Current risk assessment tools for UCH rarely combine marine climate projections with heritage site data. This limits the ability of heritage managers and policy-makers to identify which sites may face increasing environmental stress, or to plan monitoring and conservation actions. A simple, climate-informed method is therefore needed to support early screening, resource planning and long-term adaptation.
Here we propose URCHIN, the Underwater Risk Classification for Heritage INdex. URCHIN is a conceptual risk assessment tool for exploring climate-related threats on UCH. It combines marine climate data from the Copernicus Climate Change Service with geospatial datasets of underwater heritage sites. The method focuses on five variables: temperature, dissolved oxygen, water velocity, pH and salinity. These variables were selected because they are linked to key deterioration processes affecting submerged cultural heritage.
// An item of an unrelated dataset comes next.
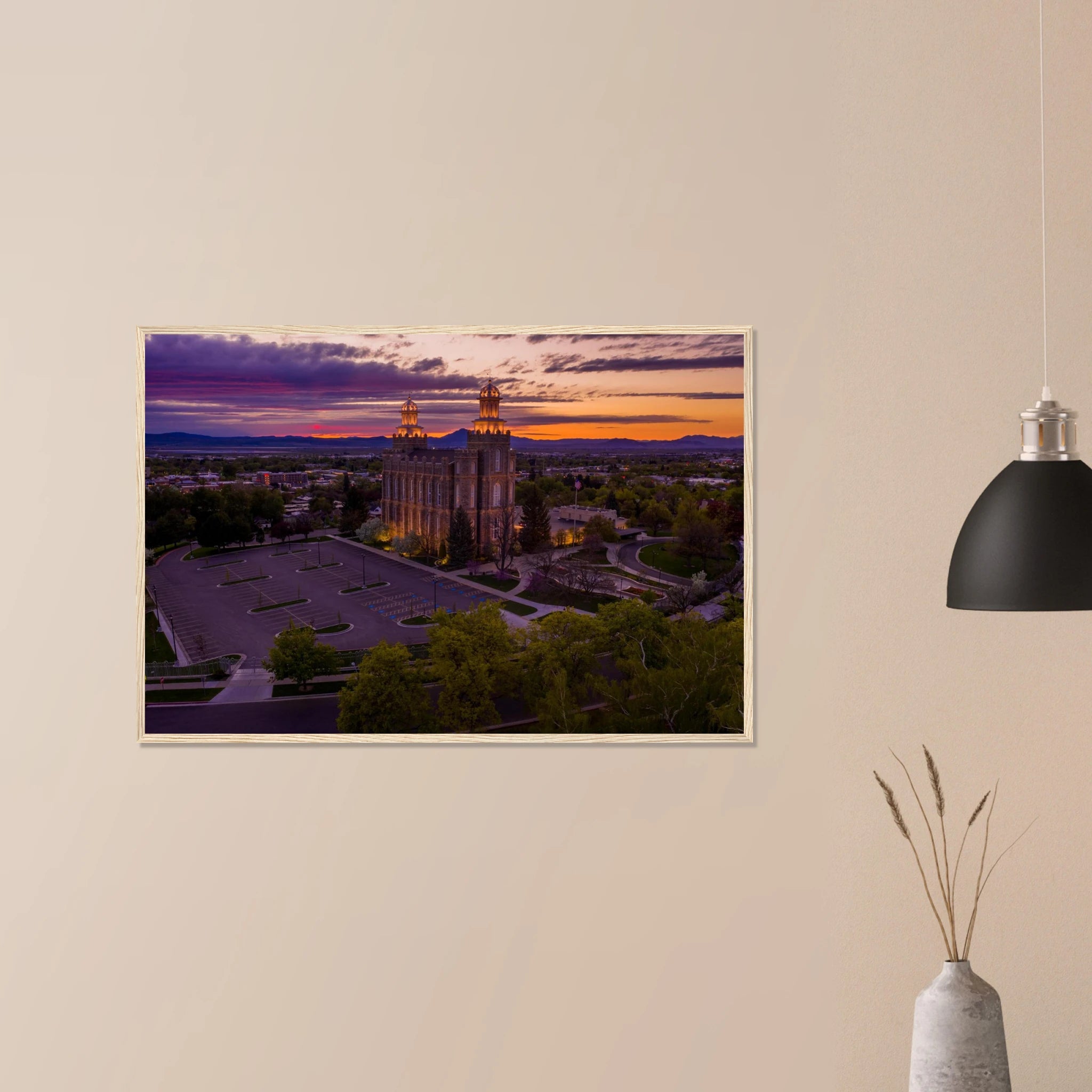 142e1f25-0b28-4ad7-ae37-0bb89e6b0c42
Each variable is grouped into low, medium or high anomaly classes and given a weight based on its likely contribution to UCH risks. These weighted values are then combined into a normalized score, which assigns each site to simplified risk levels. URCHIN also separates two planning scenarios: a near-term 5-year future for planning and research, and a longer 30-year scenario for adaptation and mitigation.
As a proof of concept, URCHIN is applied conceptually to the UK shipwreck data alongside marine biogeochemical and physical projections. The outcome is a predictive risk model, with screening tool that shows where environmental stress may increase under future climate conditions. This helps shift UCH conservation from reactive to preactive. Future work can add material-specific deterioration pathways, wider vulnerability factors and local conservation knowledge to support climate resilience for underwater heritage.